Entries supplied:

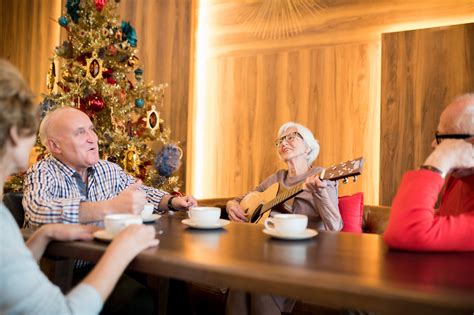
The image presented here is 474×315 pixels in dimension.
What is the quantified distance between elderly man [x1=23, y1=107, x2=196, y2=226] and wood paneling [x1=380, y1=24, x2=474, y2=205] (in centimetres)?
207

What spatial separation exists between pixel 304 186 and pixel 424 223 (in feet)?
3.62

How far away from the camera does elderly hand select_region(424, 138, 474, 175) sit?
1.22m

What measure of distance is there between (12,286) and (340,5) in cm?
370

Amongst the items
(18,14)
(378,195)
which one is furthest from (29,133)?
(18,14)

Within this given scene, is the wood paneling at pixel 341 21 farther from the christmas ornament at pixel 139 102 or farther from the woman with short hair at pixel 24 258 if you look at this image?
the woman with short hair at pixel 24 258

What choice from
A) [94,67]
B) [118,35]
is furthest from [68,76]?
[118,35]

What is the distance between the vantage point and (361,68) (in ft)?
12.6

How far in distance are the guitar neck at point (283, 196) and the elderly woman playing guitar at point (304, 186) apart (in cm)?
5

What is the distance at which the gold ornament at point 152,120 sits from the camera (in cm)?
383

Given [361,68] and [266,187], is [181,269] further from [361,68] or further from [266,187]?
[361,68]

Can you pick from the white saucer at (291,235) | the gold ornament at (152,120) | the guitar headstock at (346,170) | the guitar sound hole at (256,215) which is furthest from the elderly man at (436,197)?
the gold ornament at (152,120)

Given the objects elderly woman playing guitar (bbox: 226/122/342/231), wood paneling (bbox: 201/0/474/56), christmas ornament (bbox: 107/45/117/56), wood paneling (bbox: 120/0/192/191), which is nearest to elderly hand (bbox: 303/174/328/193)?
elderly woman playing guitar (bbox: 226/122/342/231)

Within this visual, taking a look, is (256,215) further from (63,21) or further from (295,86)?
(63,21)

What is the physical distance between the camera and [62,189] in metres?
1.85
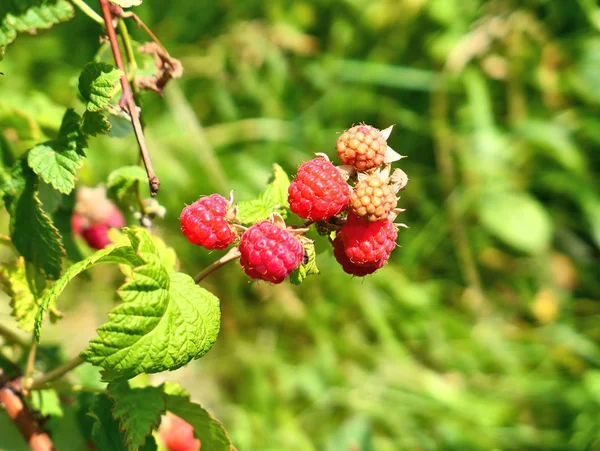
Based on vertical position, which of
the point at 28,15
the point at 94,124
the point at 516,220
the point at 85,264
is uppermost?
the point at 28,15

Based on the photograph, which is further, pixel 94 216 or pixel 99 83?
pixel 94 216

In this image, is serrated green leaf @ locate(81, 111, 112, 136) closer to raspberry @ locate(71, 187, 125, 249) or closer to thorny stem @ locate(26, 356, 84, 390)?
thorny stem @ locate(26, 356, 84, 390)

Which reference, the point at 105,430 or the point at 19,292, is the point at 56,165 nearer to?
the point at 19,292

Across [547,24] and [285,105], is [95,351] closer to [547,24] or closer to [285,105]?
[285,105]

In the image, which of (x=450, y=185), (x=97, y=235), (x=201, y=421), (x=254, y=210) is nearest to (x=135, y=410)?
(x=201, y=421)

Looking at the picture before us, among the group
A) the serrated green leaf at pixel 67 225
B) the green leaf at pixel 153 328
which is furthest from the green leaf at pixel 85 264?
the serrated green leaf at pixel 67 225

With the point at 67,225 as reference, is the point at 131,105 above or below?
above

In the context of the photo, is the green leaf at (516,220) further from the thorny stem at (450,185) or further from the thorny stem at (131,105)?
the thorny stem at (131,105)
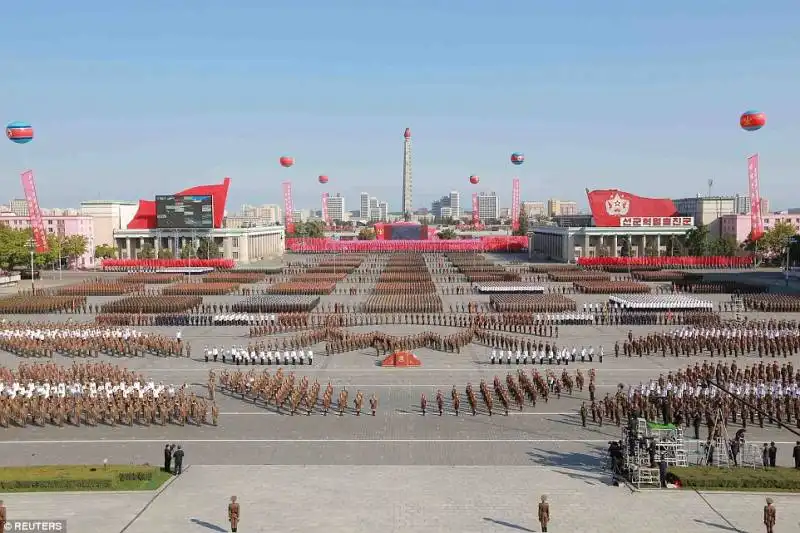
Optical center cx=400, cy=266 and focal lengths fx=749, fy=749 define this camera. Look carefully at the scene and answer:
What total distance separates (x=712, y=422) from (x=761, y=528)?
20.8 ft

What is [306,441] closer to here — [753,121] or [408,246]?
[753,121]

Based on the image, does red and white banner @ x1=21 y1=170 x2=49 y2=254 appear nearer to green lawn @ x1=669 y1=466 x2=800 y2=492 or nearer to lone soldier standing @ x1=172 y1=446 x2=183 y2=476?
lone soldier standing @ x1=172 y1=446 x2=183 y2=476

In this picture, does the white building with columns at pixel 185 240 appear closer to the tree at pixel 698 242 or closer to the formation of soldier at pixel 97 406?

--

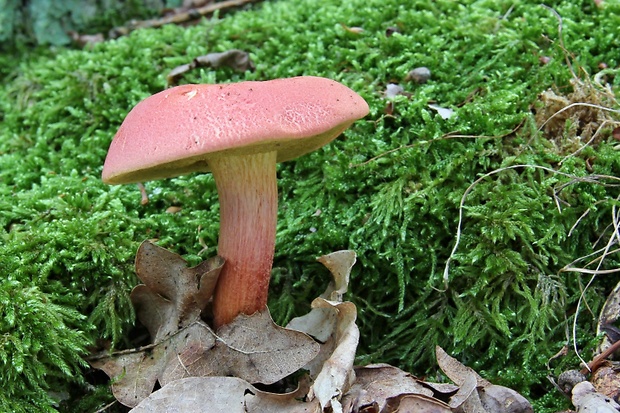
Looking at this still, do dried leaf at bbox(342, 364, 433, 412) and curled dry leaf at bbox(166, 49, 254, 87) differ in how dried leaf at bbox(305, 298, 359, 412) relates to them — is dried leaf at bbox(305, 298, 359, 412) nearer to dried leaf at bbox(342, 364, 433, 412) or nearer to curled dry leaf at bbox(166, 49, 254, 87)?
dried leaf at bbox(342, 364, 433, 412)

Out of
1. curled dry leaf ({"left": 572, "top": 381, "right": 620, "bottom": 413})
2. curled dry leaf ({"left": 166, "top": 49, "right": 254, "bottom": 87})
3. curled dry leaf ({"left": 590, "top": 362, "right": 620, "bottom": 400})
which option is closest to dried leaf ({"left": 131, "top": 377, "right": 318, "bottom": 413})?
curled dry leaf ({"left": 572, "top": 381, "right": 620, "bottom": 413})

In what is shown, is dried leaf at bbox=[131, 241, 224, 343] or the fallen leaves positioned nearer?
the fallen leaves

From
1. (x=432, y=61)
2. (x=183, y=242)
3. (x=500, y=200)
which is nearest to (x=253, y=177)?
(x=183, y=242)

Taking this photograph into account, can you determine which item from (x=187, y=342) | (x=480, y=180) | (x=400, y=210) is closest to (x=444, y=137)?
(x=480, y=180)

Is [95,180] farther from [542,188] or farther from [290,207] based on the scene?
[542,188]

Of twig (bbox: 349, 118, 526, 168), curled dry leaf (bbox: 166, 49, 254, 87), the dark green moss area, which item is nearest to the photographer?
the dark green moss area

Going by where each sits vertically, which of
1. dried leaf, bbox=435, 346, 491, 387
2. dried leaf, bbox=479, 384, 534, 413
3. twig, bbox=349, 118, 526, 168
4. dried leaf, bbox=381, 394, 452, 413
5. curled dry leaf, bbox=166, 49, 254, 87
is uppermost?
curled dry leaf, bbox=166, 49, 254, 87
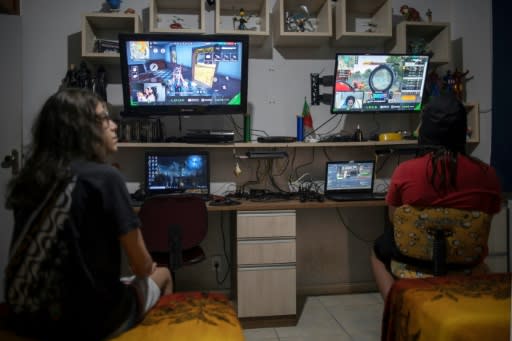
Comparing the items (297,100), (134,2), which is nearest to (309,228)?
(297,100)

Task to carry out: Gather every line of the records above that contains the string "reference", and reproduce each such line in full.

The reply:
Which reference, the point at 105,430 or the point at 19,292, is the point at 56,165 nearer to?
With the point at 67,225 as reference, is the point at 131,105 above or below?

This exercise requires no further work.